This bespeaks a friendly and calm relationship between them, as opposed to the acrimony supposed by those who persecute "Satanists" in the name of God. In "as for myself", the third poem of the sequence, Lucifer clearly states his relative position to creation by beginning the poem with the description of himself as "less snake than angel / less angel than man" (1-2). This shows that he views himself as being more human than anything else. It is interesting that the one who would supposedly try to lead all of mankind into perdition would view himself as being more human than either angel or serpent. He does not understand God or His purpose, and he takes God to task about that in "in my own defense" and "the silence of God is God" – the fourth and sixth poems of the sequence. "in my own defense" has Lucifer telling God of his not understanding either the punishment of Adam and Eve or why he, and not God, chose to follow them out of Eden and be with them. "the silence of God is God" has Lucifer asking God to justify his silence and inaction in the face of the atrocities committed by mankind

The conclusion of the sequence has Lucifer saying that it is only by God and Lucifer’s reaction to God’s plan that he could come to be where and who he was. That he wants to be reconciled to God as he was is shown by his desires stated at the end of each of the last two poems. In the seventh poem, "still there is mercy, there is grace," Lucifer states that he would like to:

curl one day safe and still
beside You
at Your feet, perhaps,
but, amen, Yours. (14-17)

This conclusion shows that, while he has not lost the pride that makes him think that he is worthy of sitting beside God, he is willing to submit in order to remain His. Since the son of the morning was cast out of Heaven for demanding that he be treated as God’s equal, this is quite a concession.

The final poem of the sequence, "…………is God.", has Lucifer explaining that he is imbued not only with a little piece of the tongue of God, but also with the tendency to overuse it. He states the ultimate relationship of himself to God. Since all of existence issued forth from the word of God, the ending of the poem "You kiss my brother mouth. / the rest is silence." (12-13) is quite profound. It implies that when he is joined to God in a kiss, nothing else exists because silence is the absence of the word that created all.

Clifton creates, through all of these poems, a picture of a Lucifer who is recognizable as being truly human. He has human emotions and human motivations. He even sees himself as being more human than anything else. This image of Lucifer causes a reader who has been taught the American cultural description of him to reevaluate their opinion of Lucifer in light of this new perspective. If the personification of all that is evil is, in fact, a human person, then what is evil outside of mankind? The reader is most likely to respond to this question with the response that Lucifer is representative of humanity in its lack of understanding of God and His purpose, and that evil is best defined by humanity because of our lack of understanding. There is no evil except as we misunderstand God’s purpose.

◆ **STATED EXERCISE A**
In the essay on Lucifer, what is the title of the seventh poem of the sequence?
◆ **STATED EXERCISE B**
Transcribe the passage of the essay on Lucifer starting with "Clifton creates, through" and going on through "misunderstand God’s purpose.".
The entries that come next are separate material, apart from the essay on Lucifer.

◆ **RECORDED DATA**

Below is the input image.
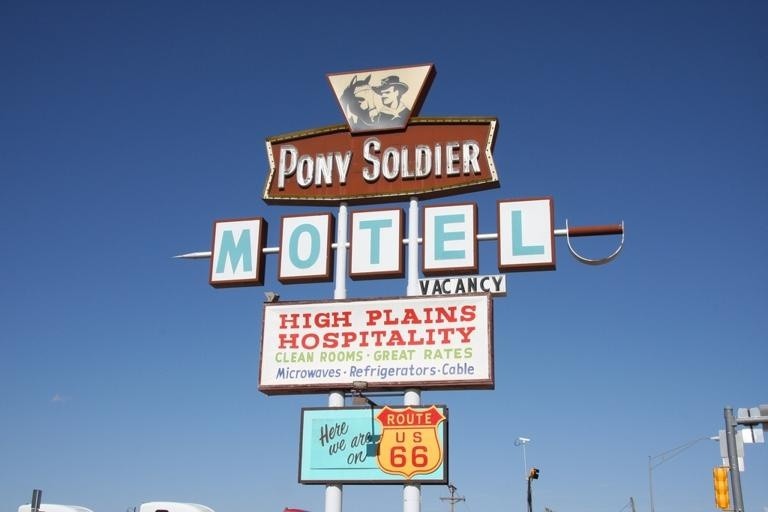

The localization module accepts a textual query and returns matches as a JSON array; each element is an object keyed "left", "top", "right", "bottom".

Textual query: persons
[{"left": 359, "top": 74, "right": 410, "bottom": 128}]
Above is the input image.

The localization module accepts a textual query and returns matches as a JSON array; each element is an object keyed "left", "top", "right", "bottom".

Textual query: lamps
[{"left": 353, "top": 382, "right": 368, "bottom": 403}]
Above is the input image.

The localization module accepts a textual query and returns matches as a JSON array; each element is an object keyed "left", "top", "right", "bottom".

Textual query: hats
[{"left": 371, "top": 77, "right": 408, "bottom": 95}]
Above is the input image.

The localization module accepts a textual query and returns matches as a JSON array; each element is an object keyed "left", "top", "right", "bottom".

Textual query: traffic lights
[{"left": 713, "top": 467, "right": 729, "bottom": 509}]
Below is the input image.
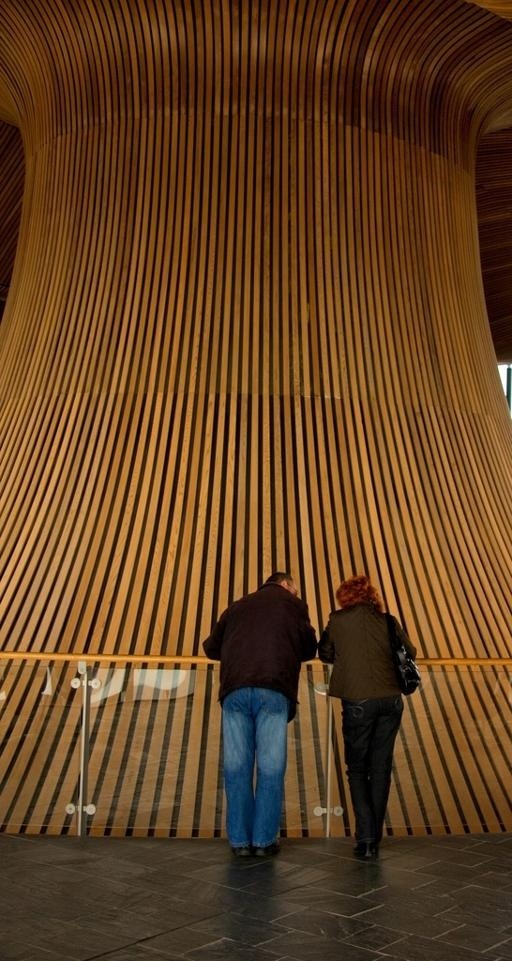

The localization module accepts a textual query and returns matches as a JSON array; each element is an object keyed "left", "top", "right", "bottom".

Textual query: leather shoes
[
  {"left": 353, "top": 841, "right": 379, "bottom": 854},
  {"left": 361, "top": 840, "right": 374, "bottom": 858}
]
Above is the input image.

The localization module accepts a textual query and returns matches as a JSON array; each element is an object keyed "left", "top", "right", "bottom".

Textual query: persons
[
  {"left": 201, "top": 573, "right": 318, "bottom": 858},
  {"left": 317, "top": 577, "right": 417, "bottom": 858}
]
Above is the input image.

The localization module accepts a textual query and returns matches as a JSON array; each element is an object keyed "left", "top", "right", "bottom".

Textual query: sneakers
[
  {"left": 231, "top": 845, "right": 250, "bottom": 856},
  {"left": 255, "top": 838, "right": 281, "bottom": 857}
]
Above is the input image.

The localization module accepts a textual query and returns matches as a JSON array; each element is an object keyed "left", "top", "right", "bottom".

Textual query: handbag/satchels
[{"left": 384, "top": 611, "right": 421, "bottom": 695}]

◆ **COMPLETE OUTPUT A**
"still there is mercy, there is grace"

◆ **COMPLETE OUTPUT B**
Clifton creates, through all of these poems, a picture of a Lucifer who is recognizable as being truly human. He has human emotions and human motivations. He even sees himself as being more human than anything else. This image of Lucifer causes a reader who has been taught the American cultural description of him to reevaluate their opinion of Lucifer in light of this new perspective. If the personification of all that is evil is, in fact, a human person, then what is evil outside of mankind? The reader is most likely to respond to this question with the response that Lucifer is representative of humanity in its lack of understanding of God and His purpose, and that evil is best defined by humanity because of our lack of understanding. There is no evil except as we misunderstand God’s purpose.